PDR: A Plug-and-Play Positional Decay Framework for LLM Pre-training Data Detection
Jinhan Liu, Yibo Yang, Ruiying Lu, Piotr Piekos, Yimeng Chen, Peng Wang, Dandan Guo

TL;DR
This paper introduces PDR, a plug-and-play framework that reweights token scores based on positional decay to improve detection of pre-training data in LLMs, addressing privacy and copyright concerns.
Contribution
The paper proposes PDR, a novel, training-free reweighting method that leverages positional decay to enhance likelihood-based data detection in LLMs.
Findings
PDR improves detection accuracy across multiple benchmarks.
PDR effectively amplifies early token signals where memorization is strongest.
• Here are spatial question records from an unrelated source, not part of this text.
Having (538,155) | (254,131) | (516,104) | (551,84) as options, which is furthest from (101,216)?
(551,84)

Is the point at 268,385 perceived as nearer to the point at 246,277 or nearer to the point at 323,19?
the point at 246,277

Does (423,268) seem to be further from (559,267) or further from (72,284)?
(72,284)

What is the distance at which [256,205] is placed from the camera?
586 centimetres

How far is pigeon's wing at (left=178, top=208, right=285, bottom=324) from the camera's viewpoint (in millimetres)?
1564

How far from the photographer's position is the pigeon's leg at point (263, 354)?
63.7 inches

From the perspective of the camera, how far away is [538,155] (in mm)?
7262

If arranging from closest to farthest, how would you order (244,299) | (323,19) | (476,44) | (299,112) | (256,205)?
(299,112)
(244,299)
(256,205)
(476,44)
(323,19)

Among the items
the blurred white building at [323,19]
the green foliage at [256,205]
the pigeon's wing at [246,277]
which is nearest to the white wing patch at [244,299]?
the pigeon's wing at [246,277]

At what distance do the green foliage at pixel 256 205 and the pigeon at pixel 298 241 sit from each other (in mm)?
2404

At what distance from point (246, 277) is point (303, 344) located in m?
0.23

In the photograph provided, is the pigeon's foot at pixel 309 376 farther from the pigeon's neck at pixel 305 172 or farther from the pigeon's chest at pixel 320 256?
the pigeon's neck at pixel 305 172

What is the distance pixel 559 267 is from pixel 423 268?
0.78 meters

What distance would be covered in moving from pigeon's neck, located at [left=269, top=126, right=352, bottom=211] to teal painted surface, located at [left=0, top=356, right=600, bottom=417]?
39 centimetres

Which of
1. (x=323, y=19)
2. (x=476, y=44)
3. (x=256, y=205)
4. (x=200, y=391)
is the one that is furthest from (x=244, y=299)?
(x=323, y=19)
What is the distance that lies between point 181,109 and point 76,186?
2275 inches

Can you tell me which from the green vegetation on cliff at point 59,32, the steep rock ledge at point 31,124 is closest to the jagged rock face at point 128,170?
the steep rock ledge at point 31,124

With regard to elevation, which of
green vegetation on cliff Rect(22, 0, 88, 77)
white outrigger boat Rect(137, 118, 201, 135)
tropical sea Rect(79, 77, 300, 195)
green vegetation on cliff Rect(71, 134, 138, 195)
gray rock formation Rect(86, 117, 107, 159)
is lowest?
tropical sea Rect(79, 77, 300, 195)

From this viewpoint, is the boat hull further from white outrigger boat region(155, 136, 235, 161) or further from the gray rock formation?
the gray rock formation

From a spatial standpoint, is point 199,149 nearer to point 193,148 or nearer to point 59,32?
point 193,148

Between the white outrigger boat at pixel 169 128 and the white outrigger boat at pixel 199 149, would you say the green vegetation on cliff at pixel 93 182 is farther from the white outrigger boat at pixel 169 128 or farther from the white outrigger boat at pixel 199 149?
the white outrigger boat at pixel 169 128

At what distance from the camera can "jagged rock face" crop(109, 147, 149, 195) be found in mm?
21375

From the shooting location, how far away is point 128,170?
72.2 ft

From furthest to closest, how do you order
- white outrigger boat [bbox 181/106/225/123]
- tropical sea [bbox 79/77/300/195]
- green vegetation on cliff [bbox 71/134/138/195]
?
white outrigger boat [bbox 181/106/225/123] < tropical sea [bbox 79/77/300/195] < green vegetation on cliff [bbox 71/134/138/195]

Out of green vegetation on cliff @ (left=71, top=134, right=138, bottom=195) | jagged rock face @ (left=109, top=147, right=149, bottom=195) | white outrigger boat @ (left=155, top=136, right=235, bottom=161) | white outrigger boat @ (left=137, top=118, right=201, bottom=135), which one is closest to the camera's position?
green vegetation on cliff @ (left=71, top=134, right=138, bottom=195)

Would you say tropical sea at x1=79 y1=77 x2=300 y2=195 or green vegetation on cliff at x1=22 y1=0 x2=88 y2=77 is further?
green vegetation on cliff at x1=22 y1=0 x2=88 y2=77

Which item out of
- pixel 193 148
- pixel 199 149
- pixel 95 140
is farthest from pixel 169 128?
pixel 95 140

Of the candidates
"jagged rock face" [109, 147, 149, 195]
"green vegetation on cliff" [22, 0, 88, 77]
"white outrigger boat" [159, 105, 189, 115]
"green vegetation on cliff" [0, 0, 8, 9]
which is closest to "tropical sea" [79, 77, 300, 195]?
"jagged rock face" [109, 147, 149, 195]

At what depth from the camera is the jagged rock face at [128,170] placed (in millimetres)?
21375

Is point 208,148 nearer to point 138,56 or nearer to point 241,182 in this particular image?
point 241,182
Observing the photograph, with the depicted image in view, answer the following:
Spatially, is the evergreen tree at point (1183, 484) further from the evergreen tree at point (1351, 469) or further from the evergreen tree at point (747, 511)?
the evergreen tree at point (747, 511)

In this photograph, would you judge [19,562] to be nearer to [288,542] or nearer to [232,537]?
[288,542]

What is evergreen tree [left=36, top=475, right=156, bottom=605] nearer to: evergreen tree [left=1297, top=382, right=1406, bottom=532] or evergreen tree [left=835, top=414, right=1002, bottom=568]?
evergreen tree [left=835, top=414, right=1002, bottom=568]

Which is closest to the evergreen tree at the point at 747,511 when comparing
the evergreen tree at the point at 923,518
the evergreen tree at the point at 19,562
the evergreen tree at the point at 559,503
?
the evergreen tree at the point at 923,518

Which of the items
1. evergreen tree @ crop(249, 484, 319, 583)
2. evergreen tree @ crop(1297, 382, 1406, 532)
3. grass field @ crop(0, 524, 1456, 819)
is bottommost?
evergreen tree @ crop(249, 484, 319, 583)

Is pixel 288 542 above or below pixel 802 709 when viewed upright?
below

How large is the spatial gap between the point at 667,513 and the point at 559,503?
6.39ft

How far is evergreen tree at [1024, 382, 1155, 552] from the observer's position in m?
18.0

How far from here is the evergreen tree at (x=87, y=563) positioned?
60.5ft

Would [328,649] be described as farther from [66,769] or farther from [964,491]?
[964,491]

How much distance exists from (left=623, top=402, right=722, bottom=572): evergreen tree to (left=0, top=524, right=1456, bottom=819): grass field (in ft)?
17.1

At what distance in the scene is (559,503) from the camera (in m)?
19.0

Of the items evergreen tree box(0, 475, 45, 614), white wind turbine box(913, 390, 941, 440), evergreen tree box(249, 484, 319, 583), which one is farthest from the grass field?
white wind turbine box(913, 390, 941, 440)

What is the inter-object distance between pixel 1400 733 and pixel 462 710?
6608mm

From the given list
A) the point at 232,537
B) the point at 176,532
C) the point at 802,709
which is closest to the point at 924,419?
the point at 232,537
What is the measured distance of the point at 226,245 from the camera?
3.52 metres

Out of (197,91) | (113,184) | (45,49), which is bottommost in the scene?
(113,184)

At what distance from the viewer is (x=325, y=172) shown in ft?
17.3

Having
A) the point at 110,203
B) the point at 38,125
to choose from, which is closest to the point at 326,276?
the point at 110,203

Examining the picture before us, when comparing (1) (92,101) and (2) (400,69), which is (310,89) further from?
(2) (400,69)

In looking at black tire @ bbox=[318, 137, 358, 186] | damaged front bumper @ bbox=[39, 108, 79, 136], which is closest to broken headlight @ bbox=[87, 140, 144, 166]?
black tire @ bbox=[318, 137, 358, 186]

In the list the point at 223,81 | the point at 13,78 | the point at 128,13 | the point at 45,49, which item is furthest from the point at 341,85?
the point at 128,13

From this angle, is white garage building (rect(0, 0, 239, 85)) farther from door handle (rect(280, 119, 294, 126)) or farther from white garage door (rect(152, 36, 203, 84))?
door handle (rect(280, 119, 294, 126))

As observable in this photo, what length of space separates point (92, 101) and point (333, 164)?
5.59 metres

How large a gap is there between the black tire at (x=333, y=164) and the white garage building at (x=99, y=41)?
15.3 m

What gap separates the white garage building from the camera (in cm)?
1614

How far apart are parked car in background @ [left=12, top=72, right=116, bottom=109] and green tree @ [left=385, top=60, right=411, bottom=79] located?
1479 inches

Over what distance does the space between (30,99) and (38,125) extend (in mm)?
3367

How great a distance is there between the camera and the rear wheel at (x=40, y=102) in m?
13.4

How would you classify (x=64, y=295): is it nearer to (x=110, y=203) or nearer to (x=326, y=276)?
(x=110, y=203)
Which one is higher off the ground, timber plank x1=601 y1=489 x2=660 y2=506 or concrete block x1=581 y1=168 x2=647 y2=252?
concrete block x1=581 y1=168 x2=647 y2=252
PDR enhances existing likelihood-based methods without additional training.
Abstract
Detecting pre-training data in Large Language Models (LLMs) is crucial for auditing data privacy and copyright compliance, yet it remains challenging in black-box, zero-shot settings where computational resources and training data are scarce. While existing likelihood-based methods have shown promise, they typically aggregate token-level scores using uniform weights, thereby neglecting the inherent information-theoretic dynamics of autoregressive generation. In this paper, we hypothesize and empirically validate that memorization signals are heavily skewed towards the high-entropy initial tokens, where model uncertainty is highest, and decay as context accumulates. To leverage this linguistic property, we introduce Positional Decay Reweighting (PDR), a training-free and plug-and-play framework. PDR explicitly reweights token-level scores to amplify distinct signals from early positions…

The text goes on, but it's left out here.